2. Screenshot and Avatar Upload
After crafting the character album, we can now use it as a robust reference tool.
Select a few headshots that best fit your scene, capture them via screenshots, and upload them to Midjourney. This creates a versatile reference image repository, adaptable to various scenes and character expressions.
For efficiency, I recommend embedding these links in Notion, allowing for easy access and image copying, a more streamlined process compared to Discord.
3. Scene Creation and Face Swapping
Creating the scene is next. I formulated prompts describing the character’s general features to align as closely as possible with the character.
Prompt: outdoor photography, young woman, pixie-cut brunette hair, riding bicycle along park path, morning light on face, trees and sunlight filtering through the leaves
Midjourney’s output was as follows:
Notice the disparity between this output and our intended character. We now employ Midjourney’s inpainting feature to rectify this. The process involves selecting the character’s face and using a headshot from our album that matches the angle and expression needed.
We then input this image link into Midjourney for localized repainting, adjusting for lighting as necessary.
Choosing the most suitable image from Midjourney’s output is crucial. Sometimes, the face-swapping may appear rigid, but don’t worry – this can be refined. If the similarity isn’t quite there, multiple inpaintings might be required.
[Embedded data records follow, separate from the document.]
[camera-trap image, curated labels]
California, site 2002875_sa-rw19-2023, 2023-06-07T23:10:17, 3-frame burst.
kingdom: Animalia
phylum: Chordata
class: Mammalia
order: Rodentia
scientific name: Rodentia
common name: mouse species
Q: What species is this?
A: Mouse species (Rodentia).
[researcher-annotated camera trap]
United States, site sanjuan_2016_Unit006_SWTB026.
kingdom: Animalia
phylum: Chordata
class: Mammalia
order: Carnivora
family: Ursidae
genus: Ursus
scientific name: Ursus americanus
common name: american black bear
Further fine-tuning involves using Midjourney’s “Vary” feature. Both “Vary Strong” and “Vary Subtle” are effective here. Ensure Remix mode is activated; this allows for prompt consistency, especially since we have deleted most of the original prompt during previous inpainting.
Re-enter the initial prompt in the dialog box that appears, and include a reference image to maintain facial feature consistency.
The reference image can either be your most recent or one from the headshots album, weighted at 2:
https://s.mj.run/1KlOcmgDtbs outdoor photography, young woman, pixie-cut brunette hair, riding bicycle along park path, morning light on face, trees and sunlight filtering through the leaves –iw 2
In my case, the third image appeared more aligned with our character, showcasing distinct features like short hair and arched eyebrows.
This refining process is iterative. Improved character headshots can be added to the album, enriching your reference gallery and enhancing future consistency.